**INSTRUCTION A:**
In the comment thread, how far from John Campbell does the commenter Urban Redneck say the incident took place?
**INSTRUCTION B:**
Reproduce the comment thread verbatim from "Hi David, how" to "pull their hair?".

··· DOCUMENT SEGMENT

Big difference between and employee initiating a hug to a client and vice versa.

How'd you feel if some creepily liberal guy came in to try to commission a portrait of John Key along the lines of Dorian Grey and insisted on hugging you before and afterwards?

Brendan McNeill said...

Hi David, how human do you like your public figures - Berlusconi human?

Is there a scale of touching that is universally acceptable, or might it impact people differently?

I had long hair (once), I wouldn't have wanted John Key or Rob Muldoon (at the time) tugging my locks, thank you. :-)

Psycho Milt said...

Occasionally I might even hug someone. Never did I ask their permission.

Did you ever pull their hair?

Imagine if this waitress had decided it would be some jolly, good-natured banter to tweak the Prime Minister's ear every time he came to her cafe. Even assuming the PM's goons didn't wrestle her to the floor the first time she did it, how often do you think she'd get away with it before her mortified employers gave her the arse? He did it because his sense of entitlement led him to imagine he could get away with it - waitresses don't get to indulge themselves in similar levels of entitlement. It's great that he's being dipped in shit for what is inexcusable behaviour from someone in his position.

Urban Redneck said...

It if was just one single isolated incident with the waitress then one could cut him some slack. But doing it to a young girl, twice, with cameras rolling and John Campbell a mere three feet away suggests a very strong fetish-like compulsion that is perhaps sexual in nature.

Anonymous said...

As a married man I touch no woman outside immediate family (except shaking hands as required) apart from my wife's friends who always initiate contact and only in wife's presence. I learned a long time ago to respect a woman's space.

······
··· DATASET SECTION

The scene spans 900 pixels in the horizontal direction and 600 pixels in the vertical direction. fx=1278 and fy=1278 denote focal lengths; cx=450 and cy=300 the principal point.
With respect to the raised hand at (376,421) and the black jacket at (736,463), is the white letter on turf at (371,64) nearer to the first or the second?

······

**COMPLETE OUTPUT A:**
A mere three feet away.

**COMPLETE OUTPUT B:**
Hi David, how human do you like your public figures - Berlusconi human?

Is there a scale of touching that is universally acceptable, or might it impact people differently?

I had long hair (once), I wouldn't have wanted John Key or Rob Muldoon (at the time) tugging my locks, thank you. :-)

Psycho Milt said...

Occasionally I might even hug someone. Never did I ask their permission.

Did you ever pull their hair?